How far will it spread?
In our well-connected world, the rapid movement of people, animals, and goods can allow the global spread of pathogens to occur easily. This happened in the 2003 SARS epidemic when a single doctor who had been treating patients for an unknown illness in Guangdong Province in China spent a night in a hotel in Hong Kong. In his short time there he spread SARS to other hotel guests who carried it to destinations ranging from Vietnam to Canada.

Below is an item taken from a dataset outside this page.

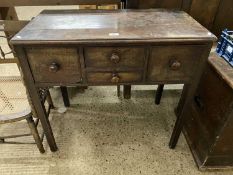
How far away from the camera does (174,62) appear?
0.90 m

Recently, the emergence of MERS in Saudi Arabia provoked questions about its ability to spread globally, particularly following a large international event like the yearly Hajj pilgrimage for Muslims to Mecca. MERS, a zoonotic virus from the same coronavirus family as SARS, has an estimated mortality rate of over 35% and has been linked to camels that are known to carry the virus. To better understand where MERS might spread, researchers studied flight patterns of planes leaving Saudi Arabia, Jordan, Qatar, and the United Arab Emirates. They found that over 50% of travellers to these countries came from just eight countries, one of which was the UK5. Information on global mobility can allow countries to assess their potential risk for new pathogen importation on a general and pathogen-by-pathogen basis and prepare accordingly.
There are too many factors contributing to pathogen emergence, adaptation, and spread to allow us to ever have 100% certainty about when, where, and what the next emerging or re-emerging pathogen will be. Research studies like the ones described here represent powerful tools that can provide us with up-to-date knowledge and understanding of the interactions between pathogens and their animal and human hosts, allowing us to have a better chance of preventing or slowing pathogen emergence and spread.